Als nächster gibt sich jemand als Ahmadinedschad aus, und verkündet das sie wirklich keine Atomwaffen bauen 

Scherz beiseite, ist schon ein starkes Stück, wirklich dreist.


----------



## kühlprofi (12. März 2012)

*AW: Unbekannte geben sich bei Facebook als Nato Generäle aus und erbeuten Daten.*

Wie viele Fälle es wohl bei FB gibt, bei denen sich irgend ein Lappen als Prominenter oder Staatsdiener ausgibt 
Ich find die User-News zwar amüsant, aber wenn in der Newsecke weiterhin nur noch solcher Müll zu finden ist sinkt das Niveau stetig weiter in den Boden.
Auf heise.de gibt es x interessantere Themen die auch hierher passen würde.

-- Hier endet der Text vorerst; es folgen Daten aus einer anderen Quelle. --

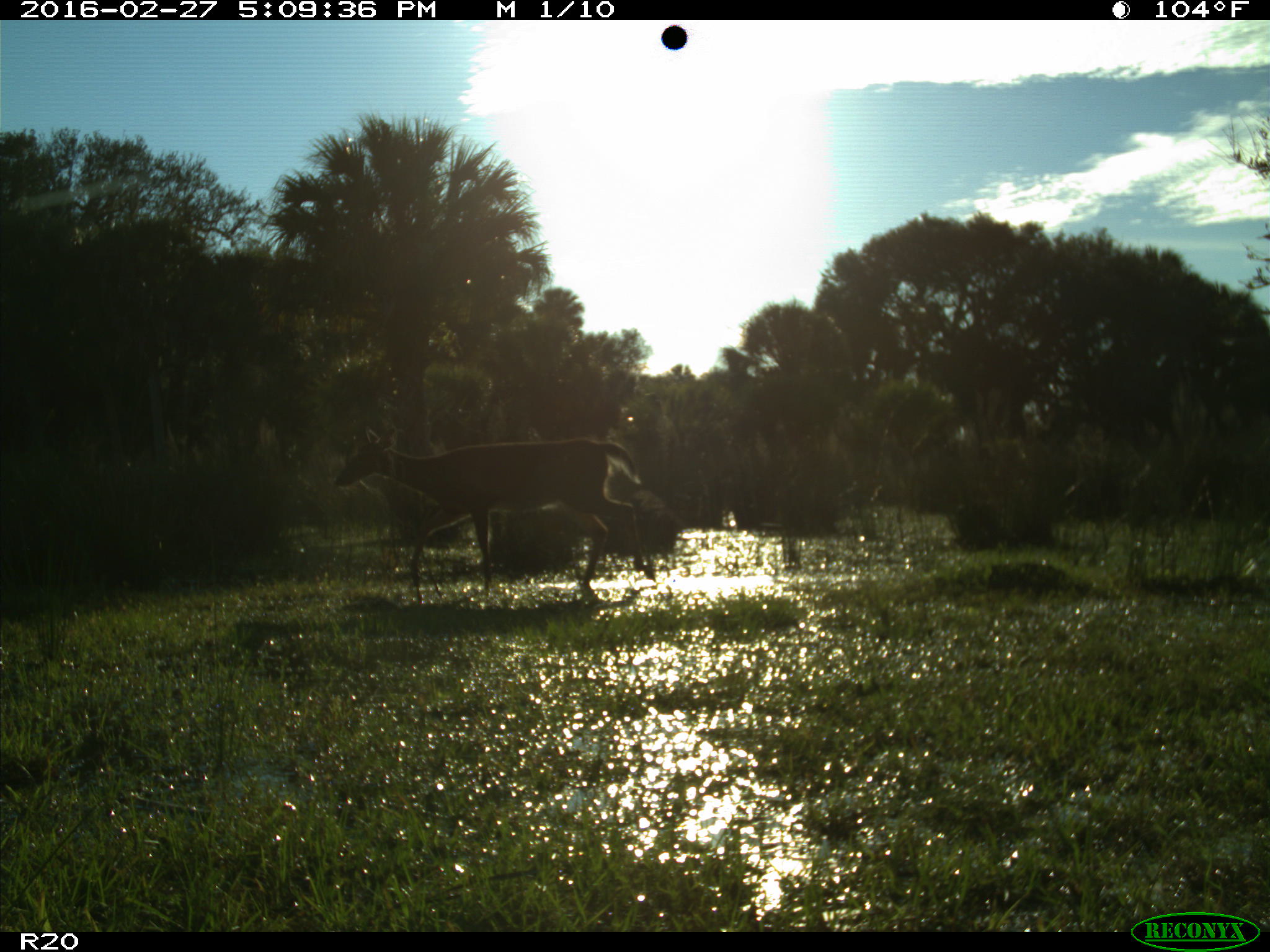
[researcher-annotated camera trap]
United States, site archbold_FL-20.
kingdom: Animalia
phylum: Chordata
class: Mammalia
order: Artiodactyla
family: Cervidae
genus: Odocoileus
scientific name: Odocoileus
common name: deer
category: unidentified deer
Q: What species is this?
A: Unidentified deer (deer) (Odocoileus).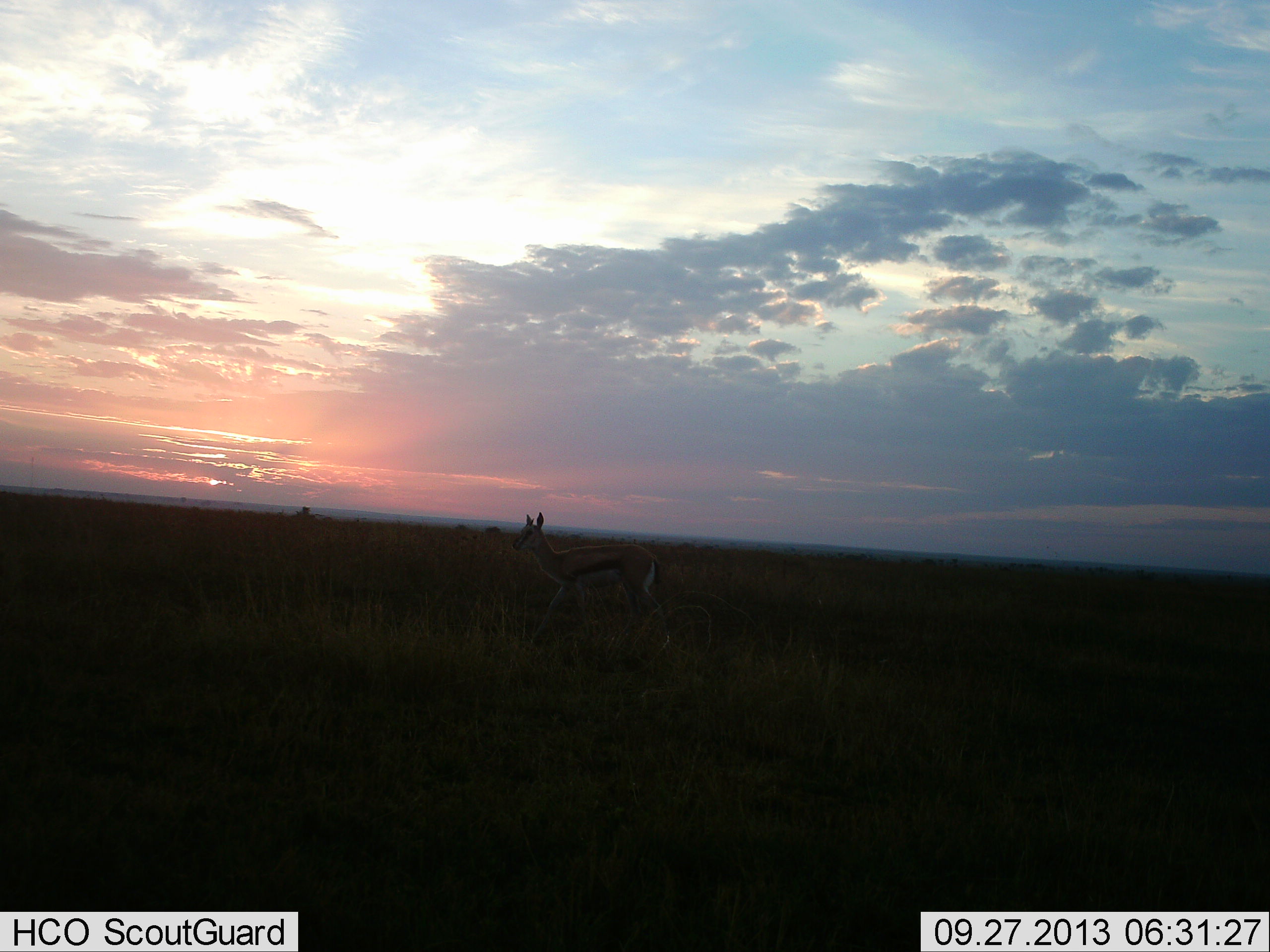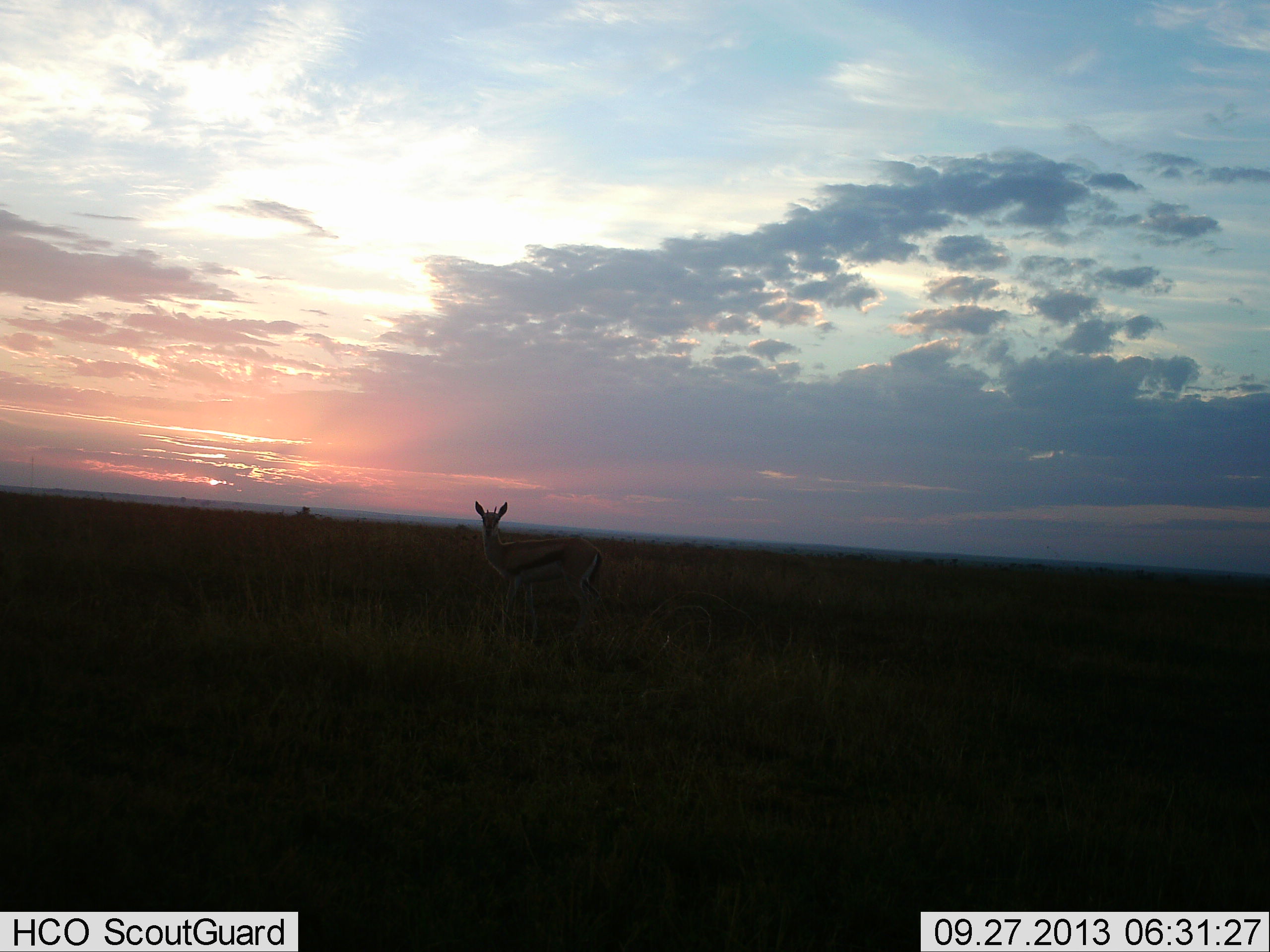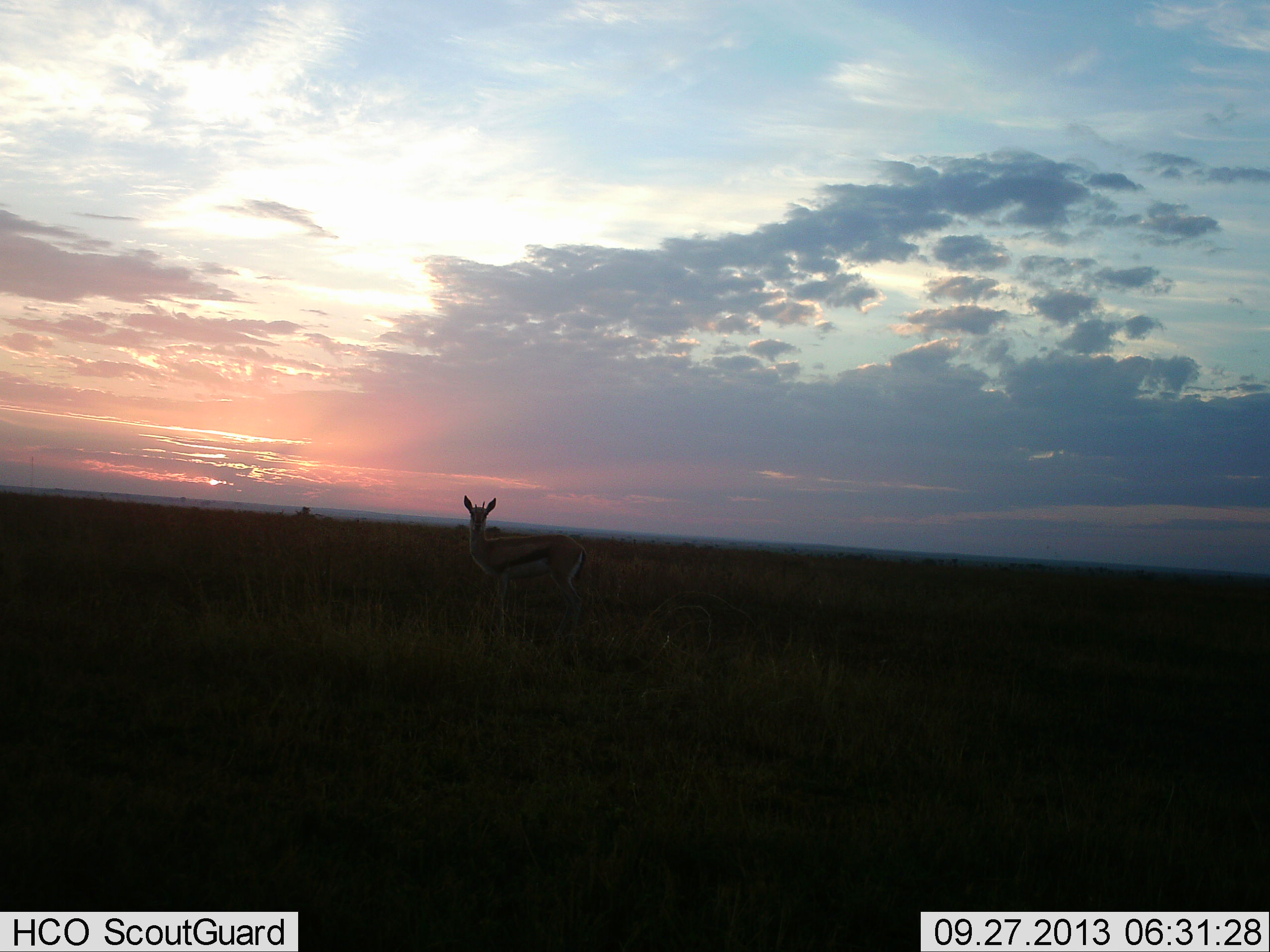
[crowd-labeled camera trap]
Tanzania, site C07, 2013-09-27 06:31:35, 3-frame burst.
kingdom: Animalia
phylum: Chordata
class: Mammalia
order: Artiodactyla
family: Bovidae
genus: Eudorcas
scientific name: Eudorcas thomsonii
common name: thomson's gazelle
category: gazellethomsons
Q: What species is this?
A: Gazellethomsons (thomson's gazelle) (Eudorcas thomsonii).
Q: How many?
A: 1.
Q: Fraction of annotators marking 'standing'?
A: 41%.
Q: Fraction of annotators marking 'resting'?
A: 0%.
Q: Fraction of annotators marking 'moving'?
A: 71%.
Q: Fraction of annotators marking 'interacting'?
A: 0%.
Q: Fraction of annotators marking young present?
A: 6%.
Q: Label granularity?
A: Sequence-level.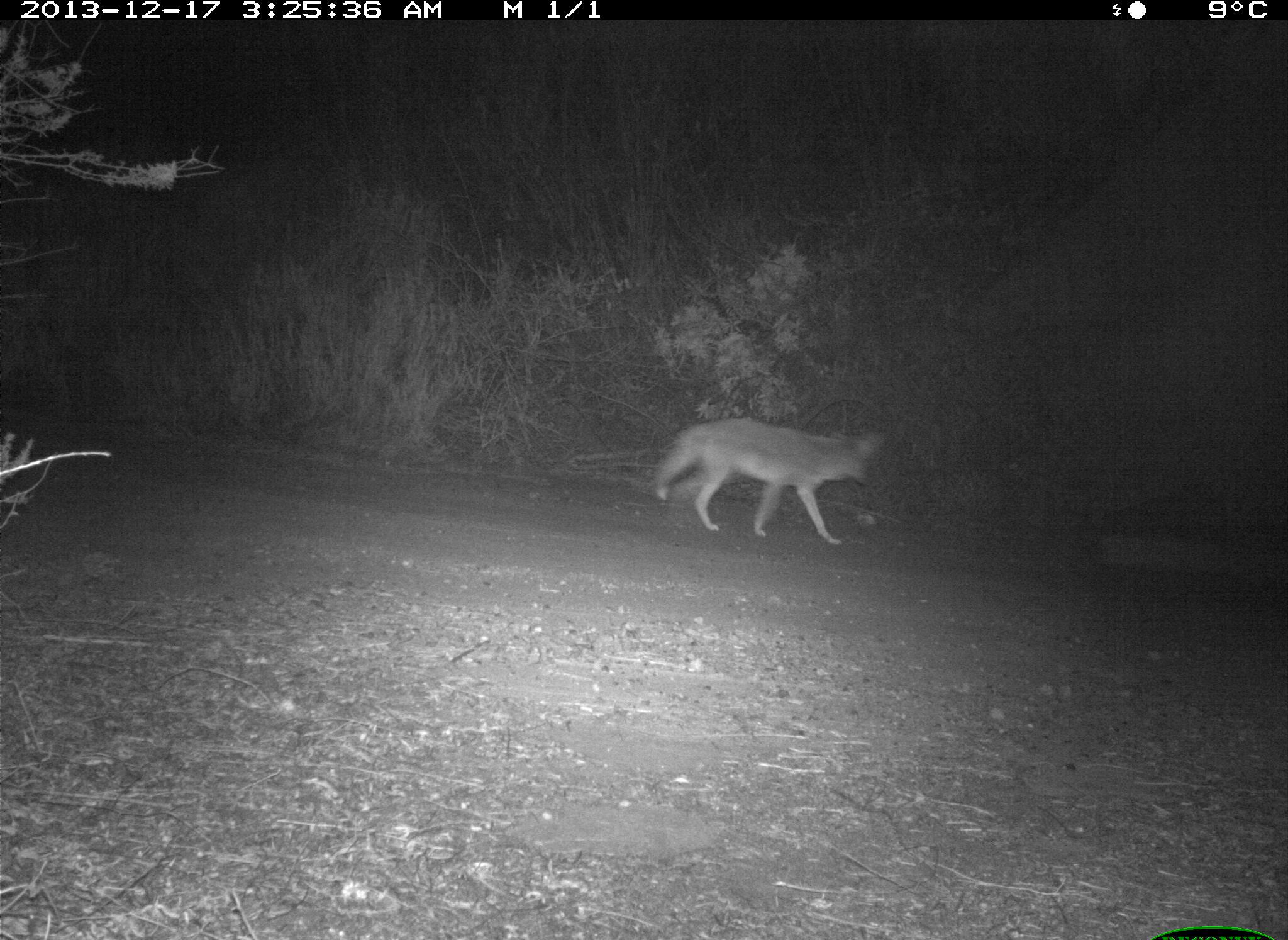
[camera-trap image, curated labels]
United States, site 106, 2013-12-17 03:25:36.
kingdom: Animalia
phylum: Chordata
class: Mammalia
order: Carnivora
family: Canidae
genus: Canis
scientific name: Canis latrans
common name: coyote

Z.B hat niemand was von Windows 8 server preview oder ähnliches berichtet.


----------



## Schrotti (12. März 2012)

*AW: Unbekannte geben sich bei Facebook als Nato Generäle aus und erbeuten Daten.*



Nuallan schrieb:


> Ich bin langsam mal für strengere Regeln bei den User-News. Was hier mittlerweile alles für Schwachsinn gepostet wird..


 
Sehe ich genauso.

Und dann Spiegel Online als Quelle, da kannst du auch die Bild Zeitung nehmen .


----------



## kampfschaaaf (13. März 2012)

*AW: Unbekannte geben sich bei Facebook als Nato Generäle aus und erbeuten Daten.*

Hört auf über Generäle und Admiräle zu schreiben. Die Mehrzahl von General und Admiral ist* Generale und Admirale*. Man darf Generäle zwar sagen, allerdings sind wir hier nicht in Österreich, denn dort heißen die so. Unsere deutschen "goldenen" Offiziere nennen sich selbst auch Generale. Aber zurück zum Thema:

In der eigenen, wie auch in der gegnerischen Aufklärung ist Facebook ein extrem beliebtes Mittel. Alleine Bilder und Daten über das persönliche Umfeld machen einen angreifbar. Mehr noch, als man denkt! 

Ein Beispiel:

Auf dem Bild vom General mit seinem Hund sieht man im Hintergrund das Elternhaus. In der Hofeinfahrt parkt der Wagen seiner Mutter. Der vermeintliche Angreifer hat nun ein Kennzeichen, Wohnort der Eltern und das Automodell. Auf einem anderen Bild sieht man den General, wie er seiner Tochter ein Auto vor ihrer Wohnung schenkt..... Nur so als Denkanstoß. Der General hat sich natürlich nix dabei gedacht. Ein Bild von seinem Hund, den er über alles liebt und eine Erinnerung an das erste eigene Auto der Tochter; Das war seine eigentliche Absicht.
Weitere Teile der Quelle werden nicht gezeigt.